One strategy adopted by groups at the national level to force mandates for government action involves filing legal suits. Twelve US states, several cities and over a dozen environmental groups joined forces to challenge an administrative ruling denying the EPA authority to control greenhouse gases on the grounds that these gases do not meet the Clean Air Act’s definition of ‘pollutant’ (ICTA 2003). The plaintiffs challenged the EPA decision in the Court of Appeals for the DC Circuit. Joseph Mendelson, Legal Director of the International Center for Technology Assessment, said of the case:

The Bush administration can try to ignore the science behind the causes of global warming, but it can’t hide from the law. If it takes lawsuit after lawsuit to force the Bush administration to accept its responsibilities and pursue good public policy on this issue, then that’s what it will face. (ICTA 2003)

A key rationale behind the use of legal suits is that they help to focus public attention on a particular instance of government inaction. Yet it should be noted that many of the strategies of awareness-raising and public education that are adopted at earlier stages of the policy process have less traction at this stage. Put bluntly, ‘the questions of verification and monitoring are extremely complex and boring for the media and the public’ (Gulbrandsen and Andresen 2004: 70).

Enforcement-implementation

The vagueness of commitments agreed at the international level leaves enormous scope for national discretion in priority-setting and policy-making. NGOs rely once again on nationally-oriented strategies and networks of influence described above in the subsection on agenda-setting. At this stage of the process they can bear witness to governments’ commitments, engage in whistle-blowing when commitments are being violated and engage in ‘naming and shaming’ strategies to expose those most guilty of failing to implement their commitments. One recent strategy in this respect has centred on shaming parties that buy ‘hot air’ quotas from Russia and other Central and East European countries in order to meet their commitments under Kyoto (Gulbrandsen and Andresen 2004: 70). To dissuade parties from exploiting these loopholes, Greenpeace developed a computer ‘loophole analysis’ which highlights the country-specific consequences of exploiting the loopholes. As noted below, however, despite the efforts of groups such as SinksWatch and CDM Watch, monitoring the multiplicity of private transactions that may be undertaken under the purview of the Clean Development Mechanism and its associated mechanisms presents a formidable task for groups wanting to assess the extent of countries’ commitments to genuine emissions reductions.

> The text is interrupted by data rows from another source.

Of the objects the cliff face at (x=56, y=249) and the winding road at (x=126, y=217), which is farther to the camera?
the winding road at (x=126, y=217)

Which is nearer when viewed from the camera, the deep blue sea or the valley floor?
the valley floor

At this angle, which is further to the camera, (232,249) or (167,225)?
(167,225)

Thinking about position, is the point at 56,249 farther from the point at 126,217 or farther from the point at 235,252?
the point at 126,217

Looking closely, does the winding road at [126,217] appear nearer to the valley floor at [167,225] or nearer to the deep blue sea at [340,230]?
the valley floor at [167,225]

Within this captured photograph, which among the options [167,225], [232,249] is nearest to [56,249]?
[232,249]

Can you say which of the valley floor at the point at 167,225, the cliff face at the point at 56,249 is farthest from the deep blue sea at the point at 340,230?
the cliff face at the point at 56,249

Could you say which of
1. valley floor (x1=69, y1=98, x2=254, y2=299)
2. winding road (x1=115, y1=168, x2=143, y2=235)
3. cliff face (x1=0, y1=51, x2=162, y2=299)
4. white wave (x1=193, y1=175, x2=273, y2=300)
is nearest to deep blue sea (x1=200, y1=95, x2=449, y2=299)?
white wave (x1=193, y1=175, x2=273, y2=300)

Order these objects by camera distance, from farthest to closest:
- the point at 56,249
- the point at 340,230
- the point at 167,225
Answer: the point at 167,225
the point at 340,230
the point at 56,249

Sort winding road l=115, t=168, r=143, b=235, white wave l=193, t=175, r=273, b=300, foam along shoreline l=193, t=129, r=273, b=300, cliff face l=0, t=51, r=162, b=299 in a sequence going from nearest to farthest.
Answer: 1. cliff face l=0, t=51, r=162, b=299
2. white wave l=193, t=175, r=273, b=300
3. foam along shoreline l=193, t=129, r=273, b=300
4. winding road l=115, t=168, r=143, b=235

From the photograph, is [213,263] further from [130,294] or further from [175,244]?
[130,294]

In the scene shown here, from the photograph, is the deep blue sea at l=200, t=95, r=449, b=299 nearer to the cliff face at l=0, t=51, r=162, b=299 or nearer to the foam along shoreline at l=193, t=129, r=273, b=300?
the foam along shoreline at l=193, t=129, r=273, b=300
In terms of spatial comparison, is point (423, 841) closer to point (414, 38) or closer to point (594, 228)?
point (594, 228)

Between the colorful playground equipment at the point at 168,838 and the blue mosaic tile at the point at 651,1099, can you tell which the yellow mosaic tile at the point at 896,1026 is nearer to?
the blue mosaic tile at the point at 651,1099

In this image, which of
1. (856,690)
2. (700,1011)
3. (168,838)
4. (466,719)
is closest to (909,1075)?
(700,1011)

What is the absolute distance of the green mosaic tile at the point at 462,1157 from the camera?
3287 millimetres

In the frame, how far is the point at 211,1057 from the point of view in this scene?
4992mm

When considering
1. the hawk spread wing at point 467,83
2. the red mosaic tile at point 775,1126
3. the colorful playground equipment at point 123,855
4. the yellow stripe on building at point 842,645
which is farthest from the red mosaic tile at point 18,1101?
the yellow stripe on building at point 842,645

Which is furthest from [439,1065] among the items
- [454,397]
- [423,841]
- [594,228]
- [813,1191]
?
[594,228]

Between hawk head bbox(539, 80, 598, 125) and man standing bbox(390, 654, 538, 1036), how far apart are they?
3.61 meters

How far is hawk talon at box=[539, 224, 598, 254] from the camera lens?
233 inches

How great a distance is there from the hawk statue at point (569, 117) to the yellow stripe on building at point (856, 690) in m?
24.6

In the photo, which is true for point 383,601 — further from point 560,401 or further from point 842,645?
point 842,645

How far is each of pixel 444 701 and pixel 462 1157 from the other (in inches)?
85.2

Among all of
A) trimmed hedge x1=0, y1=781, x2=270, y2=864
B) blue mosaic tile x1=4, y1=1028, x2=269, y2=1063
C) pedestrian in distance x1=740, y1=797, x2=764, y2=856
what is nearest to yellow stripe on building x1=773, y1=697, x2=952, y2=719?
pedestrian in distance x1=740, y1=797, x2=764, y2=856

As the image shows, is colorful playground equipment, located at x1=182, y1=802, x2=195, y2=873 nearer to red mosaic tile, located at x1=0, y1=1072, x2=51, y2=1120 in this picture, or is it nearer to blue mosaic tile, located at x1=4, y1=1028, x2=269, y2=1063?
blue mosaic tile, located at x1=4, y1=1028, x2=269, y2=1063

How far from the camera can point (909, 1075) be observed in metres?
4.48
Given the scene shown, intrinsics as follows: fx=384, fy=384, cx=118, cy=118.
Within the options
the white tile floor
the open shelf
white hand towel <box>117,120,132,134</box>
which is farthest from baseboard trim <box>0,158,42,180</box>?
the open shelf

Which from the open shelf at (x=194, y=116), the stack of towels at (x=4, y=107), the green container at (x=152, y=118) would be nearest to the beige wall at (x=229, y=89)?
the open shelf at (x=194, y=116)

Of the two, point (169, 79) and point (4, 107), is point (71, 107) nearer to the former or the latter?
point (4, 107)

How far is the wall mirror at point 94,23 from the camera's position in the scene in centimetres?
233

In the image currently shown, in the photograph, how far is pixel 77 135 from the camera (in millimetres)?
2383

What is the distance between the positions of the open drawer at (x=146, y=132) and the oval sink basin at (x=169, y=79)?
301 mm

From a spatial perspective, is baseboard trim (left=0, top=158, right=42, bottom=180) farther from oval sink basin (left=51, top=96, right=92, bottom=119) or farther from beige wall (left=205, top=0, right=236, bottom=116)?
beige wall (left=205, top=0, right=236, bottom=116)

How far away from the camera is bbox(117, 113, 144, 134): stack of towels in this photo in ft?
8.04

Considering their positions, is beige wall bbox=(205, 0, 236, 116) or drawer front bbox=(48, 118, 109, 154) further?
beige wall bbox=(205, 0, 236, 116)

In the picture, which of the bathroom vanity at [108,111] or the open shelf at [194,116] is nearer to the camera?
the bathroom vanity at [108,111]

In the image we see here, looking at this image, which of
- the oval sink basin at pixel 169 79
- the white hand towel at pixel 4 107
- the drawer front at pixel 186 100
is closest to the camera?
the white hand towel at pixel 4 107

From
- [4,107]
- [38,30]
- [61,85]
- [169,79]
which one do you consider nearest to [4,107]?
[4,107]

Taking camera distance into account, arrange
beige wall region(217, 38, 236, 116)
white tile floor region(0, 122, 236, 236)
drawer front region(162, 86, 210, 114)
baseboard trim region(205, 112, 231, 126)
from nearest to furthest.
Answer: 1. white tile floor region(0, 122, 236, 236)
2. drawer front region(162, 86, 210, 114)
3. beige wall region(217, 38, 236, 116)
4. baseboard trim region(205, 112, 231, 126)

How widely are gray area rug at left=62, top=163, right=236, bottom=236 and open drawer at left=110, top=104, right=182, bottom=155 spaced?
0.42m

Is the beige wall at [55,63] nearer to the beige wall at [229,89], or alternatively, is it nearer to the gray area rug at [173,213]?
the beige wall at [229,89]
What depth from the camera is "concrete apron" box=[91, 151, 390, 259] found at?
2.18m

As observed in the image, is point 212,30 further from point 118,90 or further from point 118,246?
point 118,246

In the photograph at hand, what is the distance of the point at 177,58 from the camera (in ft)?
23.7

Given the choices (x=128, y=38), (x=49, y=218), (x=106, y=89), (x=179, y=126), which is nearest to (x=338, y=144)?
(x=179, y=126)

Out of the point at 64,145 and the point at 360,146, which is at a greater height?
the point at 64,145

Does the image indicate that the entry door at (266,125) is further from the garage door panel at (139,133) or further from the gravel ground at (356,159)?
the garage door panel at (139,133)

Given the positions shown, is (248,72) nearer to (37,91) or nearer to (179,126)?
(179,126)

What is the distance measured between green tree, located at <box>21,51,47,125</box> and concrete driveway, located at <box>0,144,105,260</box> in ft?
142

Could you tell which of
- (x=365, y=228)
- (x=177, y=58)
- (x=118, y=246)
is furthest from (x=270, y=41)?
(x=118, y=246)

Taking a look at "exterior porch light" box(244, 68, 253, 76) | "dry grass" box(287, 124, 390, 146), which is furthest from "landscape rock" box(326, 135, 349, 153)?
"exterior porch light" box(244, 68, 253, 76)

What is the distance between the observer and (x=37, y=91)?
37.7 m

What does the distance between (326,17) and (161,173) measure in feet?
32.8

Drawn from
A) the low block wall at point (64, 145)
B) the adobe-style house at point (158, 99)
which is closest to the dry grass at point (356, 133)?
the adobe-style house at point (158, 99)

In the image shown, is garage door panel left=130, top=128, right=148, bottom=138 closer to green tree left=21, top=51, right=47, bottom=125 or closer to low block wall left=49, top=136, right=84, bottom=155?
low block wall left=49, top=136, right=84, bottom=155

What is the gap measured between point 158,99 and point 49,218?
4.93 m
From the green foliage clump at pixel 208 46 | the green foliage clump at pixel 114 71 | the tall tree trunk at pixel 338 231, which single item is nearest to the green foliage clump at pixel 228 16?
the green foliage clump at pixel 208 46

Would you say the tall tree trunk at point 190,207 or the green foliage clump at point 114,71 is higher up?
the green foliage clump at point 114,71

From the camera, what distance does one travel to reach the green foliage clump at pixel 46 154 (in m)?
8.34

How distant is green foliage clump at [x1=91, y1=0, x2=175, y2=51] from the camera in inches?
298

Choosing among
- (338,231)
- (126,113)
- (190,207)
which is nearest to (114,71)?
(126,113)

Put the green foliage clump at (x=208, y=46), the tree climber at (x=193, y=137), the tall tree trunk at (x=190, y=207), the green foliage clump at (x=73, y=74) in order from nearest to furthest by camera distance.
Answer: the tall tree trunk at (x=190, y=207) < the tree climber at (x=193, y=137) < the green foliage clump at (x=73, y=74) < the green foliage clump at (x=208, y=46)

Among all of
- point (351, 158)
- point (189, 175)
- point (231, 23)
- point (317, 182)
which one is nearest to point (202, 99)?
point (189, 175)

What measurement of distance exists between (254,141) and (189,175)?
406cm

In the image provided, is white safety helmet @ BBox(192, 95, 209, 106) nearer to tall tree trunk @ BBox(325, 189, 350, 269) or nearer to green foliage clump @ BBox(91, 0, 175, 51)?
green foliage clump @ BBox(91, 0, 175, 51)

The international policy process

In order to understand the role of civil society groups in the international negotiations on climate change, a policy cycle is described, from agenda-setting to implementation and enforcement, each stage of which implies a different opportunity structure for NGOs to be able to exert influence. The key dynamic is between policy-making at the national and international levels, although the stages described in practice occur simultaneously and are rarely sequential.